Since the reestablishment of relations in 1972, Japanese investments in China have created some five million jobs. Billions of dollars of government aid have flowed from Tokyo to Beijing. At one point, China became Japan's most important trading partner. Every year, hundreds of Japanese businessmen travel to China for exchanges and talks with Chinese officials and political leaders. And not long ago, there was also talk of a free trade agreement.
'No common language'
Political ties, however, have not grown and expanded to the same extent as the economic ties. In their 1978 Peace and Friendship Treaty, the island dispute was pushed aside. "Our generation is not wise enough to find a common language on this question," Deng said at the time, adding the next generation would be wiser.
But that prediction has not come to pass, mainly because the relationship between the two countries has fundamentally changed. Forty years ago, China was a poor, underdeveloped country. Japan could afford to be charitable, despite losing the war. But China's rapid modernization means China is on par with Japan. For the first time in their history, the two sides are major powers at the same time.
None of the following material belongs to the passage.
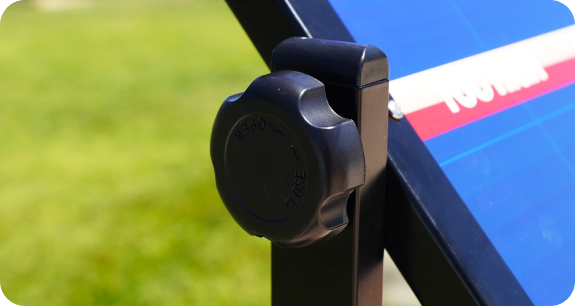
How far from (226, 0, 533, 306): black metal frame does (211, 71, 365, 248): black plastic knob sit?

"China and Japan have never had this kind of relationship," emphasizes Michael Yahuda, a former professor for international relations at the London School of Economics. There are no historic precedents to fall back on and no institutional avenues to give expression to these ties, he added. "The result is a very uncomfortable relationship," he said.
Imperialism vs. pacifism
Up to modern times, Japan accepted China as the greater center of culture and civilization, said Yahuda. But under Emperor Meiji (1852-1912), Japan modernized so quickly that it defeated China in 1895 in their war over Korea, triggering a feeling of superiority, he noted. Some 40 years later, Japan occupied Manchuria and conquered half of Asia. The Nanking massacre, or the experiments on humans in the secret "Unit 731" of the imperial army illustrated to the Chinese that the Japanese viewed them as inferior.
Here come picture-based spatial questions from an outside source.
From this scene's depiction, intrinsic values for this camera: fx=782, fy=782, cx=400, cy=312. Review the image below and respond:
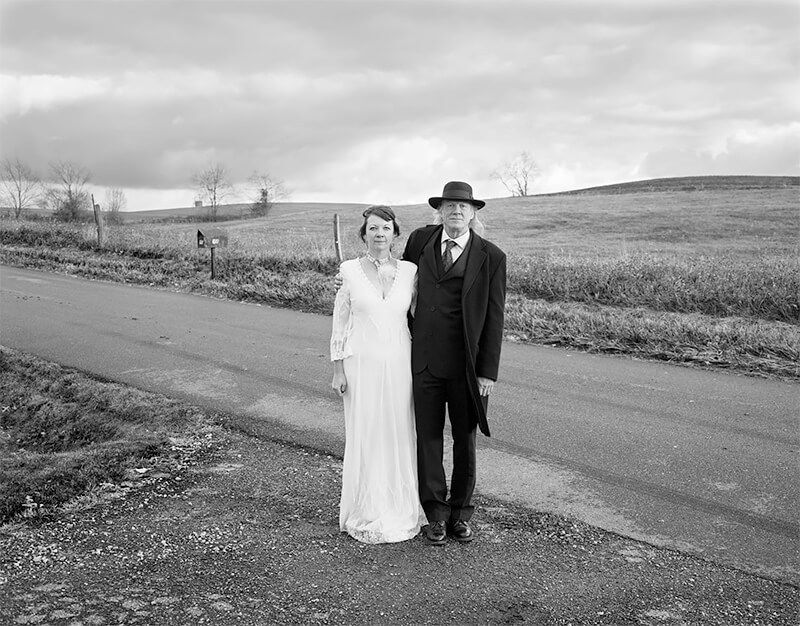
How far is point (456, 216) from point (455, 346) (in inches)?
32.0

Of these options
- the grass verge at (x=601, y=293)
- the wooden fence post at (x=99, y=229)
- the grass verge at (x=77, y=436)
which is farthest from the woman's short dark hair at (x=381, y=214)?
the wooden fence post at (x=99, y=229)

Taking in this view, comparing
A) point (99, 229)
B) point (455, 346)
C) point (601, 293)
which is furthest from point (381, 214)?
point (99, 229)

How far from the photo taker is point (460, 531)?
16.1ft

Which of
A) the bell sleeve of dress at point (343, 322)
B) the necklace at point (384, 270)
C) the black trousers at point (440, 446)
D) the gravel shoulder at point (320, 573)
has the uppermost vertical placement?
the necklace at point (384, 270)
After losing World War Two, Japan abruptly switched from imperialism to pacifism. The imperial army was transformed into a self-defense force; the constitution prohibited any and all forms of armed aggression. "Even racism was turned off like a water faucet," wrote the US historian John Dower. At the same time, Japan swept its war crimes under the proverbial carpet. Japanese school books called the Nanking massacre a "mishap." The abuse of Korean "comfort women" in brothels for the imperial troops was almost never mentioned.
Shame, not blame
One reason for the silence is cultural: Feelings of shame in Japan are more pronounced than feelings of blame. The second reason has to do with the end of the war. The dropping of atomic bombs on Hiroshima and Nagasaki made it easier for the Japanese to suppress their own crimes.
"In Japan, Nanking is taboo because it disrupts the view many Japanese have that they were not just warmongers but also war victims," explains Japanese author Yoshikazu Kato.
Vis-a-vis its neighbors, Japan has admitted its guilt time and again, but there was only one official apology in 1993, and not all political parties stood firmly behind it. Other countries in Asia have interpreted that as evidence that Japan does not really take its pacifism seriously.
Japanis still stuck in this dilemma today. The rise of China has forced Japan to become more self-assertive, but the pacifism and war blame get in the way. Conservative Japanese, such as the new chairman of the Liberal Democrats Shinzo Abe, are already declaring that there have been enough apologies. Osaka's popular mayor, Toru Hasimoto, has even proposed striking pacifism out of the constitution.
This trend, no doubt, will magnify the concerns of many neighbors that Japan was never serious about its admission of guilt for its aggressions. From the Japanese point of view, however, this is a misconception. This time, in their version of the new historical situation, the imperialism is emanating from China and Japan is just defending itself.